8. In reply, Mr. Anis Akhtar, learned counsel for the petitioner has argued that the judgment of the Apex Court reported in Sunita Kumari Kashyap Case (supra) is per incuriam since the Apex Court had not considered the earlier judgment of the Apex Court in Y. Abraham Ajith Case (supra), and as such, no reliance can be placed on Sunita Kumari Kashyap Case (supra). 9. So far as the plea taken by Mr. Anis Akhtar that judgment of Sunita Kumari Kashyap Case may not be taken note of is concerned, the court is of the opinion, that submission of learned counsel for the petitioner is misconceived. Time without number, it has been held, that if on one point there are two judgments of the similar bench, then the court is required to follow the recent judgment. Recent judgment has been passed in Sunita Kumari Kashyap Case in 2011, and as such, this court can not over look the law laid down in Sunita Kumari Kashyap Case.

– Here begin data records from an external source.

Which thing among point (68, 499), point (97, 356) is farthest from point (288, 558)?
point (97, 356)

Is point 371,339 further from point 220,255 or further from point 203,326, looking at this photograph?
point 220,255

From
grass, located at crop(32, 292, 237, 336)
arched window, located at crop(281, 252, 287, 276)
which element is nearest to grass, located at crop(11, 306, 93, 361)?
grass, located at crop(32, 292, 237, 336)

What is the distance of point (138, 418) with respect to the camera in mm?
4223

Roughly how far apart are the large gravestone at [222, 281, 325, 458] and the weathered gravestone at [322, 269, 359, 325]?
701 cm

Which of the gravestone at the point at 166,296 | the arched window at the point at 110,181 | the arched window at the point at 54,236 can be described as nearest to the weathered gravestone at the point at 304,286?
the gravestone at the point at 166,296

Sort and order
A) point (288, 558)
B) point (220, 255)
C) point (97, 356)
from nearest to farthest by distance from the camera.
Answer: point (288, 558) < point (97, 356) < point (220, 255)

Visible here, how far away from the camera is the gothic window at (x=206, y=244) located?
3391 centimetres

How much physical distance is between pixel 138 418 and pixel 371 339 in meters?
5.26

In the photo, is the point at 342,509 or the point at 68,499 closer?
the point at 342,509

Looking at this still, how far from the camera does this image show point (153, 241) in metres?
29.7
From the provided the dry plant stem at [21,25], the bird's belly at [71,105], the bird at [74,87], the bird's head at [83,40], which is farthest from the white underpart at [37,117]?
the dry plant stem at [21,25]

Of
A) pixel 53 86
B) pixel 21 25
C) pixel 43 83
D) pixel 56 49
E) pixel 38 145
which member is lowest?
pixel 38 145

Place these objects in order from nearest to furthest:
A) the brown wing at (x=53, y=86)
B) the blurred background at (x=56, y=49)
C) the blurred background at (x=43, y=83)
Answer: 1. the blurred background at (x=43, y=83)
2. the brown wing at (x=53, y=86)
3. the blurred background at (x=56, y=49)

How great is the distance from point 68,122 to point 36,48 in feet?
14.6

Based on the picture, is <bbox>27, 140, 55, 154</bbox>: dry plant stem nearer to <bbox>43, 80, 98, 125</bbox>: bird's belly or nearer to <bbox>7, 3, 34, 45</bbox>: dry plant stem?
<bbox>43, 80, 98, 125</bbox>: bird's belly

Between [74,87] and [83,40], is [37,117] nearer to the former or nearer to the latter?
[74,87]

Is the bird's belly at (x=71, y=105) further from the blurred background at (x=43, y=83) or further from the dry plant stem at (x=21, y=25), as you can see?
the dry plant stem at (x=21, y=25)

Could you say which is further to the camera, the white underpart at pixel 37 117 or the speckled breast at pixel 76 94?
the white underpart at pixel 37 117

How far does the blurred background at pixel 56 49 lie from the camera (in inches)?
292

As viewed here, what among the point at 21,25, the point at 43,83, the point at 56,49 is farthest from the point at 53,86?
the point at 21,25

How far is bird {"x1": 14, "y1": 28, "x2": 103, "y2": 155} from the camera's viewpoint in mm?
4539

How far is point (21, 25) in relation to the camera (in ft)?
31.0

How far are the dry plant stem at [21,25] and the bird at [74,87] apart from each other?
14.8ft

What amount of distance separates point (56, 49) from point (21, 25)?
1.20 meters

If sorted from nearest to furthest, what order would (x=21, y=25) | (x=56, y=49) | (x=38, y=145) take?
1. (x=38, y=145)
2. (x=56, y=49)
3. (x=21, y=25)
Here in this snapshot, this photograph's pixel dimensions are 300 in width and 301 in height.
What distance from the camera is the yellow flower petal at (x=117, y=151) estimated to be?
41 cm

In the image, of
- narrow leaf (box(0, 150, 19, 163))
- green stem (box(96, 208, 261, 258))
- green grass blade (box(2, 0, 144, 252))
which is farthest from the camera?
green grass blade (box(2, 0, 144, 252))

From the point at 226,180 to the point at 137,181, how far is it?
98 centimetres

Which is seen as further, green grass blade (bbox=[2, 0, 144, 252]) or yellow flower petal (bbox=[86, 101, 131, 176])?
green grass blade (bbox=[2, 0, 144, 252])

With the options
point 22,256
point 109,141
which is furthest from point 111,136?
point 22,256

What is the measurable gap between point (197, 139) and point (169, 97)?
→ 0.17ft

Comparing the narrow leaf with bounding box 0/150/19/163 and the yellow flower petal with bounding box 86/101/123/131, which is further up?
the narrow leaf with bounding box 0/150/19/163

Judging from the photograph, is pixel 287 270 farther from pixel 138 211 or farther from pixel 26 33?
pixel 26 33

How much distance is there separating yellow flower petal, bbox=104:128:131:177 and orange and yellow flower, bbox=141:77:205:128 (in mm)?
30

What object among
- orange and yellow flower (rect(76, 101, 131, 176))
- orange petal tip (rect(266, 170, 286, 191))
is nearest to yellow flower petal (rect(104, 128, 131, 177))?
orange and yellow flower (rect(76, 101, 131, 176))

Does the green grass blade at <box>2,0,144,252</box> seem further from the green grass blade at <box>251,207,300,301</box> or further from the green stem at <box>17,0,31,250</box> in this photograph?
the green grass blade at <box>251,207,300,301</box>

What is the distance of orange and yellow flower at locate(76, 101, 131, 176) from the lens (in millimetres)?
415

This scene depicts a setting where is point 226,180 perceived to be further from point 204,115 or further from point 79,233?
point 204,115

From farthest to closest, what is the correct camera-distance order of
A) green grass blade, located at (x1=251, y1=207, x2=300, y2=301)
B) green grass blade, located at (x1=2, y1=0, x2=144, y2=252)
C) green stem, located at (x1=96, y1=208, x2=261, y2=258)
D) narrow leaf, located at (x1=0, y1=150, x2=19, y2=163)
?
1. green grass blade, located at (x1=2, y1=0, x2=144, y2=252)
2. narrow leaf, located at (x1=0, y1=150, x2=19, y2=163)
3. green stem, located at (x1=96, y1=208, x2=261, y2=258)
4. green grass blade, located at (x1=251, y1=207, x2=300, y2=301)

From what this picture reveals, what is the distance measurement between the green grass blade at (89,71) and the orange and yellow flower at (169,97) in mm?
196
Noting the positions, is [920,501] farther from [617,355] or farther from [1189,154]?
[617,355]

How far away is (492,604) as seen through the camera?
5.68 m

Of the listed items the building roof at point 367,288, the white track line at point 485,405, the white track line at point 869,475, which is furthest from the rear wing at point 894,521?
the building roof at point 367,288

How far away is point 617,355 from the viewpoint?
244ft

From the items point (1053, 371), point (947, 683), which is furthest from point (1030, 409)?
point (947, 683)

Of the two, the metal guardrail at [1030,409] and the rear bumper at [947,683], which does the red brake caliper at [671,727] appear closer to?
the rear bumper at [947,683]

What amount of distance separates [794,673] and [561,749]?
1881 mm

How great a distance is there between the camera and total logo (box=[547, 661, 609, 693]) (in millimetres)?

Besides this, in the complaint petition itself there was specific allegation which discloses that part of cause of action arose within the jurisdiction of the court of the learned Magistrate situated at Biharsharif, Nalanda which is evident from the statement made in the complaint petition. 10. In view of the facts and circumstances as indicated above, the court is of the opinion, that since part of cause of action arose within the jurisdiction of the court at Biharsharif, the order of cognizance, on the plea taken by learned counsel for the petitioner, can not be interfered with. Accordingly, the petition stands dismissed.